German cops tackle Jewish professor after he was assaulted by Palestinian

JTA

(JTA) — German police officers wrestled to the ground and arrested a middle-aged Israeli academic wearing a kippah after he was assaulted in a park allegedly by a 20-year-old man with Palestinian roots.

The incident, which is believed to be an anti-Semitic assault, happened in Bonn on Wednesday, according to the DPA news agency. Police apologized for what they said was a mix up. The alleged assailant was taken to psychiatric institution for observation and released shortly after the incident, pending criminal charges, RP Online reported.

The complainant was an Israel-born 50-year-old professor of philosophy from the University of Baltimore, who was visiting Bonn to deliver a lecture, the report said. He was wearing a kippah at the time of the incident.

The incident happened at around noon at a local park where the professor and a friend were strolling in a local park. The suspect then shouted at him anti-Semitic insults in English and German, including: “No Jew in Germany!” and knocked the kippah from the professor’s head, according to the report. The alleged assailant then shoved the professor and hit him on the shoulder. The professor defended himself as his friend fetched police – who wrestled to the ground the professor but not the alleged assailant.

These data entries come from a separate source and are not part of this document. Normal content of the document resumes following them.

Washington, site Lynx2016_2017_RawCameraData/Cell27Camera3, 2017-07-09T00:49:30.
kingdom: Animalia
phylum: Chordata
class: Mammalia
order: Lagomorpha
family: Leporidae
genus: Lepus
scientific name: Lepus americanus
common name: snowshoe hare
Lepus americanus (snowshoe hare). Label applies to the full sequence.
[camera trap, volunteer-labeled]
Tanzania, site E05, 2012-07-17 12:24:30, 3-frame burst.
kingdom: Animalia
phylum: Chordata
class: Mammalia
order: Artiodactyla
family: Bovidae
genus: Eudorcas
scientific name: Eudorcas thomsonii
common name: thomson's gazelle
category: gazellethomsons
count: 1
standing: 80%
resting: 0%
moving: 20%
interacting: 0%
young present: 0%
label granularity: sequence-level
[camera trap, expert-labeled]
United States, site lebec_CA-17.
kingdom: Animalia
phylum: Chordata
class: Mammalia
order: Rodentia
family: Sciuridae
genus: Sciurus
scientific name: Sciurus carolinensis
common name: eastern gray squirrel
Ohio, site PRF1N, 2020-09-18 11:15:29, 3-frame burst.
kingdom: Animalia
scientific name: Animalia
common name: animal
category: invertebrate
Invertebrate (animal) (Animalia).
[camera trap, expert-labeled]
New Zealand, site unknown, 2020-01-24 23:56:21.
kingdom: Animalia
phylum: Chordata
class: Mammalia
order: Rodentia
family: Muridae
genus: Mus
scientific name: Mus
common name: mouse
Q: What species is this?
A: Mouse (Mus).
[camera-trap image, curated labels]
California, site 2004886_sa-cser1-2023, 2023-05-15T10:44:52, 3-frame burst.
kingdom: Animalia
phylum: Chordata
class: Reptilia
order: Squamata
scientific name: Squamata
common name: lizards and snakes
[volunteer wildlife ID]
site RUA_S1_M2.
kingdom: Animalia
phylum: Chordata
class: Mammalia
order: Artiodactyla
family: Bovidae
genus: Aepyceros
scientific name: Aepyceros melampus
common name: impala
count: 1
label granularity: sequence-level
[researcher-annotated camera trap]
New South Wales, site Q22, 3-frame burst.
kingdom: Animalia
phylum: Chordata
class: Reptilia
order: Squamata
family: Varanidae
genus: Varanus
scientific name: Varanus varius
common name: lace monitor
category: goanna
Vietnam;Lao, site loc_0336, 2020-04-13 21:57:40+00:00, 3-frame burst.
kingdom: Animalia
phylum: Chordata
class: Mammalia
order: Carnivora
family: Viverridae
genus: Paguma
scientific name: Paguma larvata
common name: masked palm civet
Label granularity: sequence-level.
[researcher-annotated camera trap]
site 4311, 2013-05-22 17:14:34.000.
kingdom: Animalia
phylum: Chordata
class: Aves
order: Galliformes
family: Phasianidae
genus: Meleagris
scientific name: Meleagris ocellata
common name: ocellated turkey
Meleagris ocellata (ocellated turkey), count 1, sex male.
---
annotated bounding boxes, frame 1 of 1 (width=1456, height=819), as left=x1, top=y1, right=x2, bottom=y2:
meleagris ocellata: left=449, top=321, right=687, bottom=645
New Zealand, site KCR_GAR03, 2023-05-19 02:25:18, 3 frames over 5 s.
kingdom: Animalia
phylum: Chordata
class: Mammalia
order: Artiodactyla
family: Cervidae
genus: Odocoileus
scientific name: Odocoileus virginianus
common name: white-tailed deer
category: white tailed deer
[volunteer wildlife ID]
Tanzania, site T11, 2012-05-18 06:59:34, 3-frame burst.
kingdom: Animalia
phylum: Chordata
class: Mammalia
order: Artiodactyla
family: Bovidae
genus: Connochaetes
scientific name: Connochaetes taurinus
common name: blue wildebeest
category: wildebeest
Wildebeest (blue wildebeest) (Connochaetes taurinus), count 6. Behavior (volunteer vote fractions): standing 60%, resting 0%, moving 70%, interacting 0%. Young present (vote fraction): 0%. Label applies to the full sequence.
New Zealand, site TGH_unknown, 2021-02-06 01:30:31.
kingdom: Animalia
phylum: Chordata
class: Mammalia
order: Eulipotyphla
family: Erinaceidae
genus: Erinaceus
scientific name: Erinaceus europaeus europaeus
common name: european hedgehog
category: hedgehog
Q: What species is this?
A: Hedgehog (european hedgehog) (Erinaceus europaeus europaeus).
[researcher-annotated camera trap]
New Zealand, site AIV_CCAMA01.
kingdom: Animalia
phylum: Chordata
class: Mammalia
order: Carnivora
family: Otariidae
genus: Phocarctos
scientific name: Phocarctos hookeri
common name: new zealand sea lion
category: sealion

The professor’s name was not published in German media.

“Media reports on how the incident was handled are deeply disturbing,” said Rabbi Abraham Cooper, associate dean of the Simon Wiesenthal Center. He added: “It is difficult to fathom how a middle-aged professor wearing a kippah would be identified as the perpetrator.”

The incident follows a spate of anti-Semitic assaults in Germany, including of an Israeli Arab who wore a kippah in Berlin in April to prove to a friend that doing so was safe. An assailant shouted “Jew” at him in Arabic while whipping him with a belt.

A Berlin-based center on anti-Semitism in April said that a 60 percent increase in anti-Semitic incidents occurred in 2017 over the previous year. According to the Research and Information Center on Antisemitism, or RIAS, 947 incidents were reported last year, compared to 590 incidents in 2016.